Sting Nets Bumpers Being Stolen from Michigan Manufacturer in Apparent 'Inside Job'

Oct. 14, 2004
Employee tip leads police to truck attempting to leave plant with approximately $40,000 in stolen bumpers for GM vehicles

Law-enforcement officials last week broke up a long-running, stolen-auto-parts ring at a Michigan plant owned by bankrupt auto supplier Venture Corp.

The investigation centers on General Motors Corp. bumpers stolen from a Venture plant in Grand Blanc and sold to outside auto-body firms, the Free Press learned. The Grand Blanc plant makes bumpers and other parts for various GM vehicles, such as the Pontiac G6 sedan, the Chevy Colorado and GMC Canyon pickup trucks.

According to workers at the plant and Venture officials, Grand Blanc Township police Thursday boarded a truck filled with about 200 bumpers leaving the plant early in the morning for a warehouse in metro Detroit. Bumpers can sell for $200 or more each on the open market.

Police, tipped off by a worker in the plant, showed up at 5 a.m. and questioned the truck driver before calling Venture executives. Venture, based in Fraser, is one of the world's largest auto-plastics suppliers. The company filed for bankruptcy protection in March 2003 and has been unable to emerge from it. It hopes to do so next month.

One supervisor was suspended, and the company is investigating to determine how long the theft occurred and how many bumpers were stolen from the plant.

"We believe this has been going on for months, but we are still investigating to see how many parts were taken over the course of several months," said David Barnes, general counsel for Venture. "It's a larger enterprise than just this one truck, but we think it was limited to this one person inside the plant."

Barnes declined to identify the employee. A person familiar with the case said it was a shift supervisor.

GM officials said they worked with Grand Blanc police on the investigation. Grand Blanc police did not return two Free Press calls.

"We are aware of the investigation related to the theft and potential resale of GM bumpers produced at Venture's Grand Blanc plant.
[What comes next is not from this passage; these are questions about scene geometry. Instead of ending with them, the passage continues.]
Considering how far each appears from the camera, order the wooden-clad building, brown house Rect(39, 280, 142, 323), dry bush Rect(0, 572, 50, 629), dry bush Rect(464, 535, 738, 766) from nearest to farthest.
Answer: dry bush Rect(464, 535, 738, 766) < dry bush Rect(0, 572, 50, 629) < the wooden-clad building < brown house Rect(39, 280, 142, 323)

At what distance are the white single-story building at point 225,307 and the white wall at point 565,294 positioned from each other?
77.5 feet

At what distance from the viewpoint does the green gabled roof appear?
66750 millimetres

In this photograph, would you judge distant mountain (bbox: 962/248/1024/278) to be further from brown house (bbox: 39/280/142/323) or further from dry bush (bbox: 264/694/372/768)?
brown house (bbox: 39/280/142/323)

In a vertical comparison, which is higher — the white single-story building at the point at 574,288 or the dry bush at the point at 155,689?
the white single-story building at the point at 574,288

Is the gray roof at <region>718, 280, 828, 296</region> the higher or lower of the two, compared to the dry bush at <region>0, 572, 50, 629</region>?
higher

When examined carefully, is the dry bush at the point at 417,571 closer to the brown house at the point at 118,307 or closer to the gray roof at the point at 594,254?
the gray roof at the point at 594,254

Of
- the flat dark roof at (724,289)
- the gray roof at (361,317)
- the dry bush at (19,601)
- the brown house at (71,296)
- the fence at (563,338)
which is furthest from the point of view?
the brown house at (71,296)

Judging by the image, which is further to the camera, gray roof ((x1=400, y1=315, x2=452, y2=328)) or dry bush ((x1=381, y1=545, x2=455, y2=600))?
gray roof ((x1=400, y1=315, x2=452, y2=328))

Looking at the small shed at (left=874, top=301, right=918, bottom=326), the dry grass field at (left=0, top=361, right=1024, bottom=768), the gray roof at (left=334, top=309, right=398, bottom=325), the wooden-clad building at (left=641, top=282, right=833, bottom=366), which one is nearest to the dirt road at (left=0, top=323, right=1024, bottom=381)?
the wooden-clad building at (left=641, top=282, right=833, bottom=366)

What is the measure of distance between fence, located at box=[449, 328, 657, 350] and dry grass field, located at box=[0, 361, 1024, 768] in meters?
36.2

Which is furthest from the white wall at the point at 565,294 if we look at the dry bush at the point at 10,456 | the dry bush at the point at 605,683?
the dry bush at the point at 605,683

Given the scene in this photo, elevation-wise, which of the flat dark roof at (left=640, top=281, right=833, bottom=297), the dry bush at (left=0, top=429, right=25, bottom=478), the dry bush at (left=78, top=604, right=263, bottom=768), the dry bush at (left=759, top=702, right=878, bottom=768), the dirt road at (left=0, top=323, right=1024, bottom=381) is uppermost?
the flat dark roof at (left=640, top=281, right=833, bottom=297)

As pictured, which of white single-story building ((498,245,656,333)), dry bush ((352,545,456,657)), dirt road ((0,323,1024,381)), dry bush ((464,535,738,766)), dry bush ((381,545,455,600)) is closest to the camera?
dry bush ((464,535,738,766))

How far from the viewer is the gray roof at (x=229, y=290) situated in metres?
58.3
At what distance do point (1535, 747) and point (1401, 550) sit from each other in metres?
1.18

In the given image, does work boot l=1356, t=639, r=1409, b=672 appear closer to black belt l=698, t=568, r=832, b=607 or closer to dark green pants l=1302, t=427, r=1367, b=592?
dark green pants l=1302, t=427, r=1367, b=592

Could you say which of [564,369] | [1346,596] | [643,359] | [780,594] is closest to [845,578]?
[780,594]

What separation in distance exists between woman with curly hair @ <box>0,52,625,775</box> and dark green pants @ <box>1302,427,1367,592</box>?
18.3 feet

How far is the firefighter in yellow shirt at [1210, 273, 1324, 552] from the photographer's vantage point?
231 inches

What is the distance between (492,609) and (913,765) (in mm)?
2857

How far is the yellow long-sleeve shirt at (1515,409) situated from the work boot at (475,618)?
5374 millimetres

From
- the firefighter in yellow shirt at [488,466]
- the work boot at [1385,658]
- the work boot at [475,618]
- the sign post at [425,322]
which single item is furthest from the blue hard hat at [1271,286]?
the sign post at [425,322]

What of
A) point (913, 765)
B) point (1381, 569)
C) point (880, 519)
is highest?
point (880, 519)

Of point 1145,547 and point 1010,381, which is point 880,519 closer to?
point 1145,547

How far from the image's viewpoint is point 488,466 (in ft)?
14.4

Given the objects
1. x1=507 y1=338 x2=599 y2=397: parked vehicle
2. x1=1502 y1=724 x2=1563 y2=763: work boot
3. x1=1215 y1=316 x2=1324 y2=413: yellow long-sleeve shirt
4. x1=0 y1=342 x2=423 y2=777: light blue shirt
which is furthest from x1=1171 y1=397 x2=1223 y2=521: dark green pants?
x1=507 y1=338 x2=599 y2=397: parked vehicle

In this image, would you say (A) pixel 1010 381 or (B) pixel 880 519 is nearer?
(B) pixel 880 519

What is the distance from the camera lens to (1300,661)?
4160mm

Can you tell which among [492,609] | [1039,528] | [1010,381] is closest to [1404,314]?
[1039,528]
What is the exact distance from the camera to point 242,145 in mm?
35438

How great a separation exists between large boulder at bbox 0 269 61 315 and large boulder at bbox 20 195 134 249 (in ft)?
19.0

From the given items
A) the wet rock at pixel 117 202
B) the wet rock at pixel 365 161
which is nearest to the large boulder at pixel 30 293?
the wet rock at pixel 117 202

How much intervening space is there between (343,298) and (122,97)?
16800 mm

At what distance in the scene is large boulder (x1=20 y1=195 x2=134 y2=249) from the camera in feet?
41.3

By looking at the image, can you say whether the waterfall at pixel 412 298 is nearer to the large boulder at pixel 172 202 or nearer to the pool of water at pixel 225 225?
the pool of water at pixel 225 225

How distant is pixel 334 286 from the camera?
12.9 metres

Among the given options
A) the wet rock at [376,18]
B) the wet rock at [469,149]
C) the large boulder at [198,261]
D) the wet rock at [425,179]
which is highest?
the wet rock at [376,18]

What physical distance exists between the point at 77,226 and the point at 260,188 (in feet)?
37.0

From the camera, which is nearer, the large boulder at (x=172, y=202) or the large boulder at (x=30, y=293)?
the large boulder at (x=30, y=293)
GM is cooperating with authorities on the investigation," GM spokesman Tom Wickham said.

Workers at the plant told the Free Press the FBI also investigated the theft, but Barnes and others familiar with the investigation insisted that is not true. The FBI office in Flint said it could neither confirm nor deny any investigation, which is standard FBI practice when called about investigations.

A Taylor bumper company, Bumpers.com, is linked to the probe. The company, which sells bumpers to consumers for GM, Ford and other automakers, was called by Grand Blanc police after the company's name turned up on an invoice inside the bumper-filled truck.

A Bumpers.com official said his company doesn't do business with the Grand Blanc plant but previously did through an employee it fired in March for theft and embezzlement. He said the company also became suspicious when that ex-employee always wrote checks for cash when buying bumpers from Venture.

"I think our name showed up on an invoice because our old employee is part of this theft from the Venture plant. That's just my speculation, but I think he was using our name as he dealt with people in that plant, even though we fired him months ago," said Tom Thomson, an officer with Bumpers.com. "There's a lot of money to be made in selling bumpers, in selling auto parts to consumers. This is big business."

Barnes declined to comment on Bumpers.com.

The Grand Blanc plant, which employs about 700 people, was cited in bankruptcy court papers earlier this year for "apparent accounting irregularities." A controller at the plant resigned as part of those irregularities.

According to an audit of the plant, it understated in 2002-03 what it owed creditors by $8 million to $10 million while also overstating its inventory by $2.5 million to $2.8 million. This would have the effect of making Venture look more profitable.

Barnes said he believed this stolen-parts ring was unrelated to the old accounting problems.